§ EXERCISE OBJECTIVE:
Return all the lines below exactly as written. Drop every picture.

________________

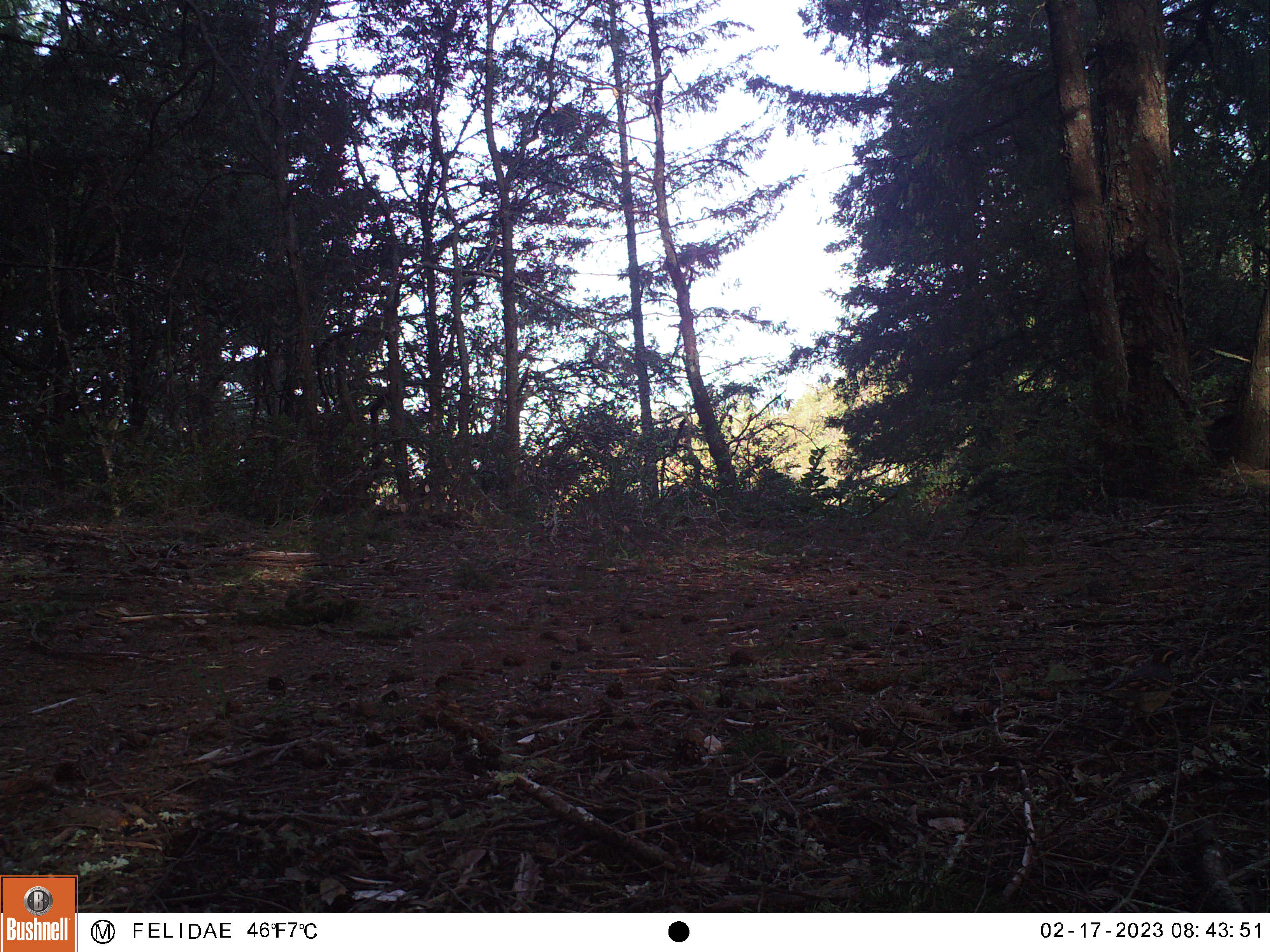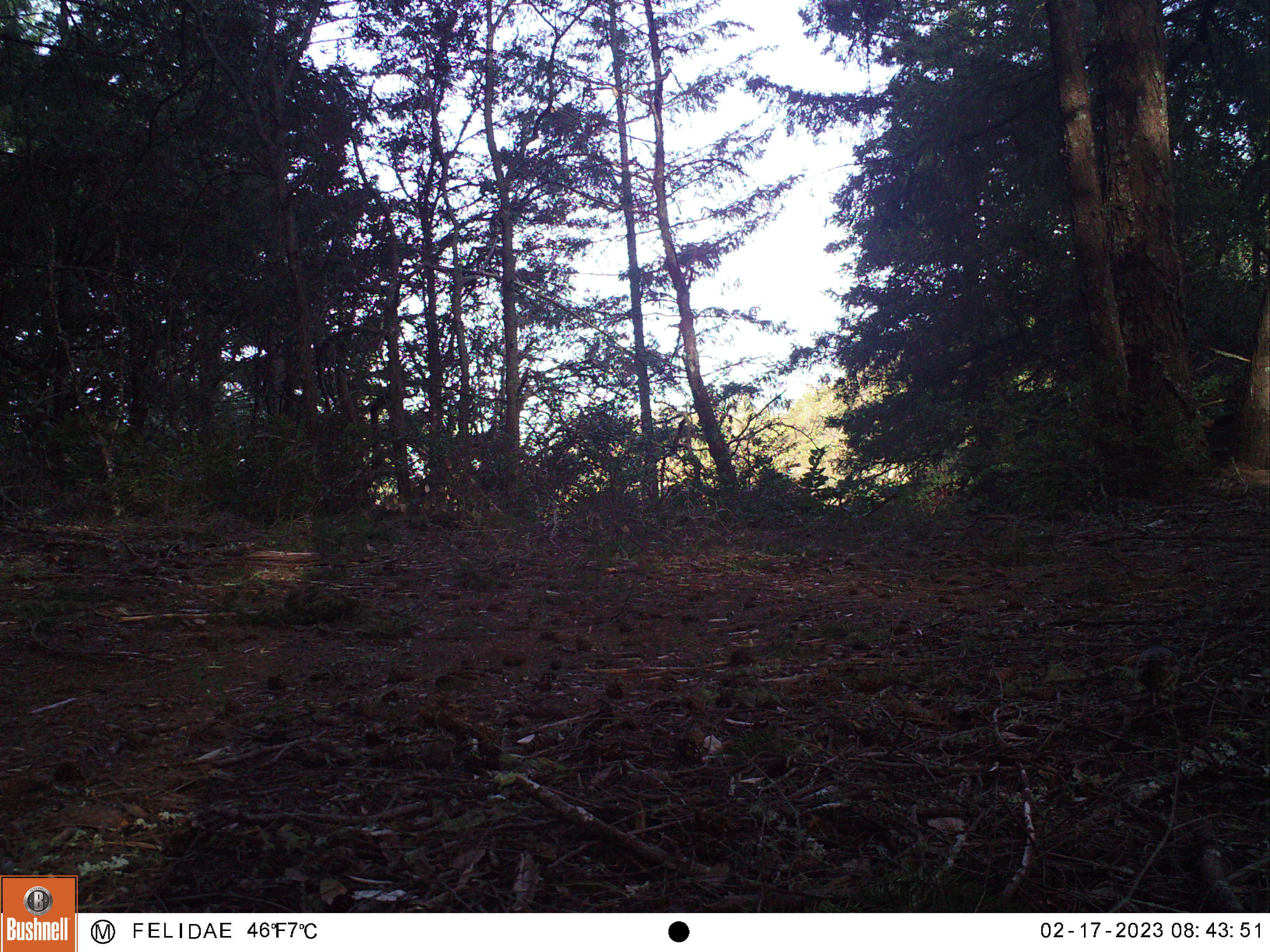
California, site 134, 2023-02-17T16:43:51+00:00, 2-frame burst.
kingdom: Animalia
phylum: Chordata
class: Aves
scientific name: Aves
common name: bird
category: unknown bird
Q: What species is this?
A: Unknown bird (bird) (Aves).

________________

§ OUTPUT OF THE TASK:
California, site 134, 2023-02-17T16:43:51+00:00, 2-frame burst.
kingdom: Animalia
phylum: Chordata
class: Aves
scientific name: Aves
common name: bird
category: unknown bird
Q: What species is this?
A: Unknown bird (bird) (Aves).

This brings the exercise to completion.